The startup environment also helped Adams chart his next career step. Because he felt more drawn to the role of PM over software developer, he recognized his search had to include large companies. He said the smaller companies, like his internship, had fewer PM positions and they usually required several years of experience. Only the large companies offered PM roles to recent graduates.

“I was also not sure what types of products I wanted to work on,” said Adams. “Companies like Microsoft and Google have hundreds of products, so I would be able to move around more freely. Changing teams inside a company doesn’t have the same lifestyle impact as changing employers. That large set of options is what drew me to Microsoft.”

For his first 18 months, Adams worked as a PM in storefront recommendation systems for Microsoft and Xbox products. The programs suggest movies, music, games, or other products using inference based on previous purchases and behaviors.

He said working on the music referral system was a lot of fun. “We created a radio system that worked similar to Pandora. But instead of the manually created meta data used by Pandora, we used machine learning to analyze the actual files, which went a lot faster. One of the recent demos selected music based on your facial expression. We first determined your mood, and then selected music based on whether it was upbeat or used certain instruments, which we determined using machine learning.

“It involved a lot of algorithms, hundreds of thousands of data points, and collaborative filtering to make predictions about the types of games, apps or computer items our customers might like. I did all this as a PM, and it felt good to get everyone in agreement, move forward with the plan, remove road blocks so the developers could program. But I began to want to see more concrete accomplishments at the end of each day, so I talked to my manager and switched over to the dev side of my team.”

Adams said his manager first encouraged him to try coding in the team’s codebase. On a day-to-day basis, he was performing the same work that the developers on their team would do. “And it all came back, even though I made a lot of mistakes in the beginning and was using a language I had not learned at Rice,” he said.

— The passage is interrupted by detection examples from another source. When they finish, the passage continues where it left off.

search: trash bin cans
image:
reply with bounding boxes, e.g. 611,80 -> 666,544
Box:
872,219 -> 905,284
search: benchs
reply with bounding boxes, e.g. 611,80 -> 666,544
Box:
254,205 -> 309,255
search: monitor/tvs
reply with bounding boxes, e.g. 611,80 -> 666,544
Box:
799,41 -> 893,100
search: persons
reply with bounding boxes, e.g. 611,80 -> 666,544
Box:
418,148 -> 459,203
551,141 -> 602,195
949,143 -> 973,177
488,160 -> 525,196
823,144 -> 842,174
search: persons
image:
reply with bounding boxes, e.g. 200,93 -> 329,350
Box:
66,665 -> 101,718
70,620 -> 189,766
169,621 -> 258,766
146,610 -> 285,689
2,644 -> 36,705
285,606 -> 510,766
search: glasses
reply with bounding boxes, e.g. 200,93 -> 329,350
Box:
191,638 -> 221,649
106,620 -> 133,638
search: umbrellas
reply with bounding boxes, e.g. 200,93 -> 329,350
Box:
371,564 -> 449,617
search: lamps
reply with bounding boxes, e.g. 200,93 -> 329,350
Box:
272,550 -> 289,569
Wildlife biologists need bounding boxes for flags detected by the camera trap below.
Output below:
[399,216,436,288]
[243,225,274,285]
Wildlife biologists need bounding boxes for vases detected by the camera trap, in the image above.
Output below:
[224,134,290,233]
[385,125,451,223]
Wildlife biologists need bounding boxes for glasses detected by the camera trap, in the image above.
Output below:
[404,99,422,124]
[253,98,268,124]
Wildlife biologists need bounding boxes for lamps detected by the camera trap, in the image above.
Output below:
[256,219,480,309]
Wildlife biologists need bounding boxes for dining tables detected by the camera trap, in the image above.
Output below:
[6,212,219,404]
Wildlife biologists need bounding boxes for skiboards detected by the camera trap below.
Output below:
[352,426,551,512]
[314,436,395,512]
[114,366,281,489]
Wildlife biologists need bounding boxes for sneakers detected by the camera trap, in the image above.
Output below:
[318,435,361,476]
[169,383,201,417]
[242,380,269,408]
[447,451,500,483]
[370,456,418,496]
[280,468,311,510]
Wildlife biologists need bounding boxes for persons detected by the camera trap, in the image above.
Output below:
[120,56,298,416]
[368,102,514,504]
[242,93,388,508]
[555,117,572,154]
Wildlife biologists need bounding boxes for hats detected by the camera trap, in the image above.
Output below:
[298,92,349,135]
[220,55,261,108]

He said although he rapidly refreshed his programming skills, it was more important that he had a strong grasp of algorithms, what he considers the computer science aspect of the technology industry.

“A good software engineer can turn a fully-formed idea into a working program. They will know how to get everything off the ground. But a lot of times, it takes more CS knowledge to come up with the solution that the code implements. I think you need to be able to work from both sides, the programing and the CS aspects,” said Adams.

He said employees have to enjoy their jobs, but even if they are not passionate about coding they can still be successful in the industry. His own success in the PM role had roots in the many different activities he pursued at Rice. From water polo to tabletop theatre, Adams said interacting with many different people helped him see things from different perspectives.

“Get out and explore different areas beyond your CS courses. That was integral to my own experience. When it came to seeking PM roles, I had to do some white boarding but my interviews were more about design. Because of my different interests, I had the ability to put myself in others’ shoes and empathize with them. Getting under their skin helped me design for their needs. A lot of the PM’s job is based on understanding other people.”